(Questions about scenes in images)
++++++

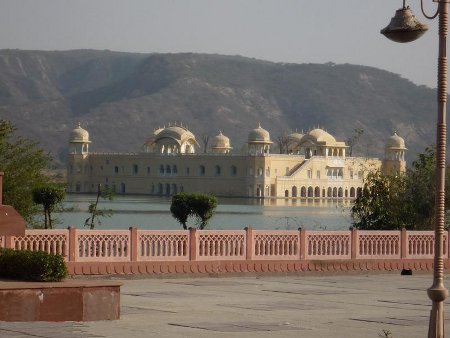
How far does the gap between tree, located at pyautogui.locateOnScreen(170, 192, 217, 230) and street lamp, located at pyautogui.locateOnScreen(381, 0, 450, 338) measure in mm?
14395

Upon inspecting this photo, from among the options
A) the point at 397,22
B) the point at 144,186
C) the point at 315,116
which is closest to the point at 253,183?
the point at 144,186

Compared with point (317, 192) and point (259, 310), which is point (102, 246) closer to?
point (259, 310)

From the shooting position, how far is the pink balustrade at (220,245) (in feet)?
55.0

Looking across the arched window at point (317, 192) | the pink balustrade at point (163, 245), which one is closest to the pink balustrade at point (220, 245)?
the pink balustrade at point (163, 245)

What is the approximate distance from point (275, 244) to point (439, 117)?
913 cm

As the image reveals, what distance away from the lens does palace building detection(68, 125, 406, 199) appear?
360 feet

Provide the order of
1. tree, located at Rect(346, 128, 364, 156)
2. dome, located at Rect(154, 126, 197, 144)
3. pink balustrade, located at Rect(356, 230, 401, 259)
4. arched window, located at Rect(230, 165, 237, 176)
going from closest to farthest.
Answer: pink balustrade, located at Rect(356, 230, 401, 259), tree, located at Rect(346, 128, 364, 156), arched window, located at Rect(230, 165, 237, 176), dome, located at Rect(154, 126, 197, 144)

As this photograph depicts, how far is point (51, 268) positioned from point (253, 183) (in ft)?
326

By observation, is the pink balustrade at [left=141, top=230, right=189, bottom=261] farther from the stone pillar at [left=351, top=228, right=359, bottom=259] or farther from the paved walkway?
the stone pillar at [left=351, top=228, right=359, bottom=259]

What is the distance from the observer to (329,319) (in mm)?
11164

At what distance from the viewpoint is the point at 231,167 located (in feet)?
365

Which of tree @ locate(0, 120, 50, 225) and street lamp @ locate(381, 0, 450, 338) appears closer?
street lamp @ locate(381, 0, 450, 338)

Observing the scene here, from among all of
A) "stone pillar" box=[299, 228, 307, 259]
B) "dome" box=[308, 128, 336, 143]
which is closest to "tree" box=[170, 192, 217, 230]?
"stone pillar" box=[299, 228, 307, 259]

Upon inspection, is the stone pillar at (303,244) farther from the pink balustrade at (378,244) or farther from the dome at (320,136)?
the dome at (320,136)
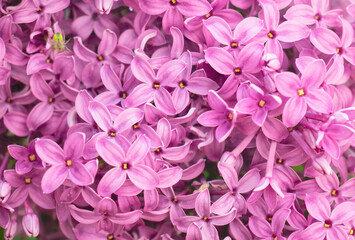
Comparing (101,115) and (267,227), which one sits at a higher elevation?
(101,115)

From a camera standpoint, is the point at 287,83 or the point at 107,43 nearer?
the point at 287,83

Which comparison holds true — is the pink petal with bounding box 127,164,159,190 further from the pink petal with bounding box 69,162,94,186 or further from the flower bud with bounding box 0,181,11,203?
the flower bud with bounding box 0,181,11,203

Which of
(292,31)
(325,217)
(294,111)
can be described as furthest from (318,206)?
(292,31)

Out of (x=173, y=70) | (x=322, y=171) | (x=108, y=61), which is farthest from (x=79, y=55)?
(x=322, y=171)

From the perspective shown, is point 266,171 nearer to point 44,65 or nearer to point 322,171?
point 322,171

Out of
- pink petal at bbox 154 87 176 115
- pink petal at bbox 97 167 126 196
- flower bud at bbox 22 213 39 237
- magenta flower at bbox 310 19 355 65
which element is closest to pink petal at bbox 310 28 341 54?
magenta flower at bbox 310 19 355 65

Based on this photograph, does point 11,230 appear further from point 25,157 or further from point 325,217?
point 325,217
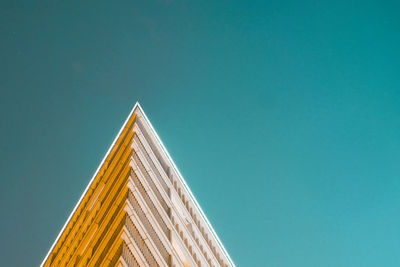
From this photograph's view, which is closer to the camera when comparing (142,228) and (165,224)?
(142,228)

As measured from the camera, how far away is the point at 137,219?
21844 mm

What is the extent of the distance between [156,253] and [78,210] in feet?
57.1

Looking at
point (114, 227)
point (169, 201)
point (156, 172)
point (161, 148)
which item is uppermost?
point (161, 148)

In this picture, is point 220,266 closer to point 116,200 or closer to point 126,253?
point 116,200

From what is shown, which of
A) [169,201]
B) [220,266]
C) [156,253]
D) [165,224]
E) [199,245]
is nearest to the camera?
[156,253]

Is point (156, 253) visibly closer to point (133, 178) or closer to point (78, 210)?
point (133, 178)

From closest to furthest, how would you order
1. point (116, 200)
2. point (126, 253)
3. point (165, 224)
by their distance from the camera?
1. point (126, 253)
2. point (116, 200)
3. point (165, 224)

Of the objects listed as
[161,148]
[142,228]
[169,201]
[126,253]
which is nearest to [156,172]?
[169,201]

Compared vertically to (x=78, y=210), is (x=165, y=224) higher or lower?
lower

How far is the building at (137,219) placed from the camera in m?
21.4

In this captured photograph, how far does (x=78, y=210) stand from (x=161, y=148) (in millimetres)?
9411

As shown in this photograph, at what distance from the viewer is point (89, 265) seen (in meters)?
22.7

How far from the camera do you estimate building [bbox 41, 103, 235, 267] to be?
70.3 ft

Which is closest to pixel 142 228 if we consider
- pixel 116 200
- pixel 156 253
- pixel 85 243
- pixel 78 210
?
pixel 156 253
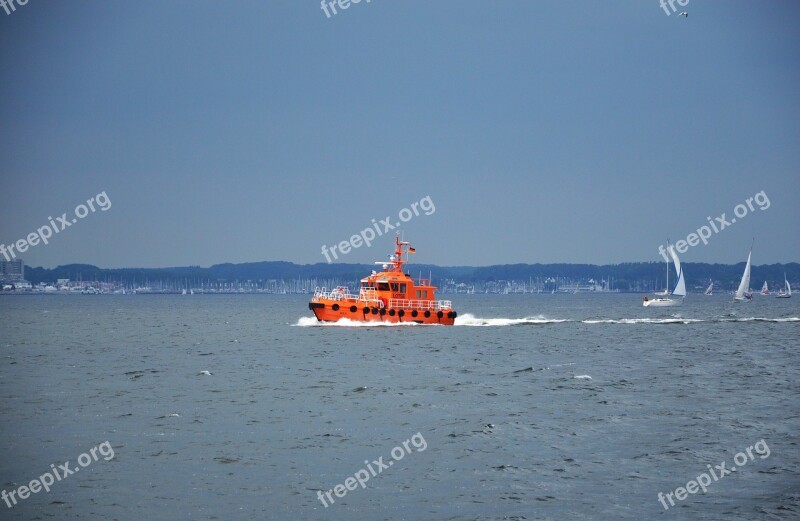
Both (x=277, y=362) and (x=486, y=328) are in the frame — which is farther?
(x=486, y=328)

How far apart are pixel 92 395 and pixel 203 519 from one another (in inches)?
758

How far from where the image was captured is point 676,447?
2356cm

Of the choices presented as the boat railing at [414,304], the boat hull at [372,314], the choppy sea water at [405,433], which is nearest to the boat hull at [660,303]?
the boat railing at [414,304]

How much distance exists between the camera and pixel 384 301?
70.2m

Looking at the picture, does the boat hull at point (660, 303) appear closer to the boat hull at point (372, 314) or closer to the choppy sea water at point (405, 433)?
the boat hull at point (372, 314)

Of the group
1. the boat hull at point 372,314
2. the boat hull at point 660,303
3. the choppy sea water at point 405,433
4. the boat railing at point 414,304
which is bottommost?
the boat hull at point 660,303

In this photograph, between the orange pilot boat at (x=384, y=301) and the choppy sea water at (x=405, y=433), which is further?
the orange pilot boat at (x=384, y=301)

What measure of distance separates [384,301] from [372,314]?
4.88 feet

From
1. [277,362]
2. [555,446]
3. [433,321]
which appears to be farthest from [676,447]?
[433,321]

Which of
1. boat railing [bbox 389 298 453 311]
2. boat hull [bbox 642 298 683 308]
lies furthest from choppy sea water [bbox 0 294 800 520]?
boat hull [bbox 642 298 683 308]

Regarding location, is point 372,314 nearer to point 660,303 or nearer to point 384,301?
point 384,301

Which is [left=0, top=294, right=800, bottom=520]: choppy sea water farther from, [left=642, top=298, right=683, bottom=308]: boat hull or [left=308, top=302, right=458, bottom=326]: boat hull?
[left=642, top=298, right=683, bottom=308]: boat hull

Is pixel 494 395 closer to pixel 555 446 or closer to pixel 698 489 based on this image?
pixel 555 446

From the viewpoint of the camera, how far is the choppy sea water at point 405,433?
18344 mm
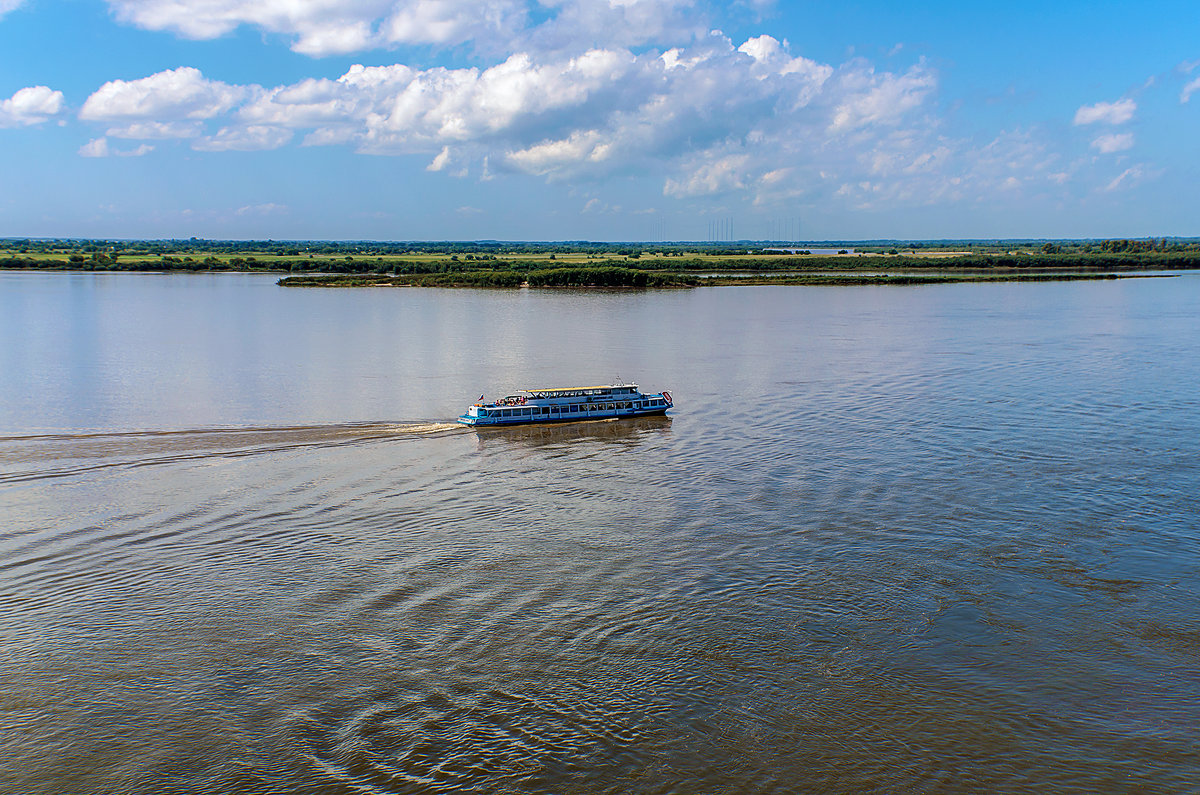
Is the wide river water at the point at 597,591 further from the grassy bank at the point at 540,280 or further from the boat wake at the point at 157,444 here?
the grassy bank at the point at 540,280

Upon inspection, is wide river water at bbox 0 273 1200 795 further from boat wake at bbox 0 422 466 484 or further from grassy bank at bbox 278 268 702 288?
grassy bank at bbox 278 268 702 288

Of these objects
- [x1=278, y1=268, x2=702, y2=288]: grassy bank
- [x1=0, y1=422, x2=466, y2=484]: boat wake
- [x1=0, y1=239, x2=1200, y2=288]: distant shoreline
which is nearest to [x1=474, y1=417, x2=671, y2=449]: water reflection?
[x1=0, y1=422, x2=466, y2=484]: boat wake

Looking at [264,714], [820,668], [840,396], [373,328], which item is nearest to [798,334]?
[840,396]

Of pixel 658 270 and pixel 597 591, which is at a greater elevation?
pixel 658 270

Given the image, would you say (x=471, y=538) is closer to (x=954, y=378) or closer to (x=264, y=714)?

++++++

• GOAL OF THE EXERCISE: Give every record again exactly, apart from the pictures, which stay out.

• CORRECT RESPONSE:
How far does the gap between tree, located at pyautogui.locateOnScreen(170, 192, 217, 230) and street lamp, located at pyautogui.locateOnScreen(381, 0, 450, 338) measure in mm?
14395

Upon inspecting this photo, from among the options
A) the point at 397,22
B) the point at 144,186
C) the point at 315,116
which is closest to the point at 253,183?
the point at 144,186

Compared with point (317, 192) and point (259, 310), which is point (102, 246) closer to?
point (259, 310)

From the shooting position, how far is the pink balustrade at (220,245) (in feet)?
55.0

Looking across the arched window at point (317, 192) | the pink balustrade at point (163, 245), which one is closest to the pink balustrade at point (220, 245)?
the pink balustrade at point (163, 245)

What is the approximate distance from point (275, 244) to point (439, 117)?
913 cm

As the image reveals, what distance away from the lens does palace building detection(68, 125, 406, 199) appear?
360 feet

Provide the order of
1. tree, located at Rect(346, 128, 364, 156)
2. dome, located at Rect(154, 126, 197, 144)
3. pink balustrade, located at Rect(356, 230, 401, 259)
4. arched window, located at Rect(230, 165, 237, 176)
going from closest to farthest.
Answer: pink balustrade, located at Rect(356, 230, 401, 259), tree, located at Rect(346, 128, 364, 156), arched window, located at Rect(230, 165, 237, 176), dome, located at Rect(154, 126, 197, 144)

As this photograph depicts, how far is point (51, 268) positioned from point (253, 183) (in ft)?
326

By observation, is the pink balustrade at [left=141, top=230, right=189, bottom=261] farther from the stone pillar at [left=351, top=228, right=359, bottom=259] or farther from the paved walkway?
the stone pillar at [left=351, top=228, right=359, bottom=259]

What is the distance from the observer to (329,319) (in mm)?
11164

At what distance from the viewpoint is the point at 231,167 located (in feet)?
365

Which of tree @ locate(0, 120, 50, 225) and street lamp @ locate(381, 0, 450, 338) appears closer?
street lamp @ locate(381, 0, 450, 338)

Observing the scene here, from among all of
A) "stone pillar" box=[299, 228, 307, 259]
B) "dome" box=[308, 128, 336, 143]
which is closest to "tree" box=[170, 192, 217, 230]?
"stone pillar" box=[299, 228, 307, 259]

Upon inspection, is the stone pillar at (303,244) farther from the pink balustrade at (378,244) or farther from the dome at (320,136)?
the dome at (320,136)
Comparing (101,115) and (267,227), which one sits at a higher elevation?
(101,115)

From a camera standpoint, is the point at 287,83 or the point at 107,43 nearer?
the point at 287,83

Which comparison holds true — is the pink petal with bounding box 127,164,159,190 further from the pink petal with bounding box 69,162,94,186 or further from the flower bud with bounding box 0,181,11,203?
the flower bud with bounding box 0,181,11,203

Which of
(292,31)
(325,217)
(294,111)
can be described as furthest from (318,206)?
(292,31)

Out of (x=173, y=70) | (x=322, y=171) | (x=108, y=61), which is farthest from (x=79, y=55)?
(x=322, y=171)

From the perspective shown, is point 266,171 nearer to point 44,65 or nearer to point 322,171?
point 322,171

Out of
- pink petal at bbox 154 87 176 115
- pink petal at bbox 97 167 126 196
- flower bud at bbox 22 213 39 237
- magenta flower at bbox 310 19 355 65
which element is closest to pink petal at bbox 310 28 341 54?
magenta flower at bbox 310 19 355 65

Based on this photograph, does point 11,230 appear further from point 25,157 or further from point 325,217?
point 325,217
From this photograph's view, which is closer to the camera when comparing (142,228) and (165,224)?
(142,228)

As measured from the camera, how far away is the point at 137,219?
21844 mm

What is the extent of the distance between [156,253] and [78,210] in feet?
57.1

Looking at
point (114, 227)
point (169, 201)
point (156, 172)
point (161, 148)
which item is uppermost?
point (161, 148)

In this picture, is point 220,266 closer to point 116,200 or closer to point 126,253?
point 116,200

From what is shown, which of
A) [169,201]
B) [220,266]
C) [156,253]
D) [165,224]
E) [199,245]
is nearest to the camera?
[156,253]

Is point (156, 253) visibly closer to point (133, 178) or closer to point (78, 210)?
point (133, 178)

From closest to furthest, how would you order
1. point (116, 200)
2. point (126, 253)
3. point (165, 224)
by their distance from the camera?
1. point (126, 253)
2. point (116, 200)
3. point (165, 224)

Of the objects listed as
[161,148]
[142,228]
[169,201]
[126,253]
which is nearest to [156,172]?
[169,201]

Compared vertically to (x=78, y=210), is (x=165, y=224) higher or lower?
lower

How far is the building at (137,219) placed from the camera in m?
21.4

In this captured photograph, how far does (x=78, y=210) stand from (x=161, y=148) (in millimetres)?
9411

As shown in this photograph, at what distance from the viewer is point (89, 265) seen (in meters)?
22.7

How far from the camera do you estimate building [bbox 41, 103, 235, 267] to be?
70.3 ft

Which is closest to pixel 142 228 if we consider
- pixel 116 200
- pixel 156 253
- pixel 85 243
- pixel 78 210
?
pixel 156 253
Both (x=277, y=362) and (x=486, y=328) are in the frame — which is farther?
(x=486, y=328)

How far apart are pixel 92 395 and pixel 203 519 from one another (in inches)?
758

How far from where the image was captured is point 676,447?
2356cm

Of the choices presented as the boat railing at [414,304], the boat hull at [372,314], the choppy sea water at [405,433], which is nearest to the boat hull at [660,303]?
the boat railing at [414,304]

How much distance exists between the camera and pixel 384 301?
70.2m

Looking at the picture, does the boat hull at point (660, 303) appear closer to the boat hull at point (372, 314) or closer to the choppy sea water at point (405, 433)?
the boat hull at point (372, 314)

Of the group
1. the boat hull at point 372,314
2. the boat hull at point 660,303
3. the choppy sea water at point 405,433
4. the boat railing at point 414,304
which is bottommost?
the boat hull at point 660,303

In this photograph, between the orange pilot boat at (x=384, y=301) and the choppy sea water at (x=405, y=433), which is further?
the orange pilot boat at (x=384, y=301)

What measure of distance separates [384,301] from [372,314]?
4.88 feet

From
1. [277,362]
2. [555,446]
3. [433,321]
which appears to be farthest from [676,447]?
[433,321]

Which of
1. boat railing [bbox 389 298 453 311]
2. boat hull [bbox 642 298 683 308]
lies furthest from choppy sea water [bbox 0 294 800 520]?
boat hull [bbox 642 298 683 308]

Regarding location, is point 372,314 nearer to point 660,303 or nearer to point 384,301?
point 384,301

Which is [left=0, top=294, right=800, bottom=520]: choppy sea water farther from, [left=642, top=298, right=683, bottom=308]: boat hull or [left=308, top=302, right=458, bottom=326]: boat hull?
[left=642, top=298, right=683, bottom=308]: boat hull

Is pixel 494 395 closer to pixel 555 446 or closer to pixel 698 489 based on this image?
pixel 555 446

From the viewpoint of the camera, how far is the choppy sea water at point 405,433?
18344 mm
Is the wide river water at the point at 597,591 further from the grassy bank at the point at 540,280 or further from the boat wake at the point at 157,444 here?
the grassy bank at the point at 540,280

Upon inspection, is wide river water at bbox 0 273 1200 795 further from boat wake at bbox 0 422 466 484 or further from grassy bank at bbox 278 268 702 288?
grassy bank at bbox 278 268 702 288

Of these objects
- [x1=278, y1=268, x2=702, y2=288]: grassy bank
- [x1=0, y1=422, x2=466, y2=484]: boat wake
- [x1=0, y1=239, x2=1200, y2=288]: distant shoreline
which is nearest to [x1=474, y1=417, x2=671, y2=449]: water reflection?
[x1=0, y1=422, x2=466, y2=484]: boat wake

Looking at [264,714], [820,668], [840,396], [373,328], which item is nearest to [798,334]?
[840,396]

Of pixel 658 270 and pixel 597 591, which is at a greater elevation?
pixel 658 270

Given the image, would you say (x=471, y=538) is closer to (x=954, y=378) or closer to (x=264, y=714)?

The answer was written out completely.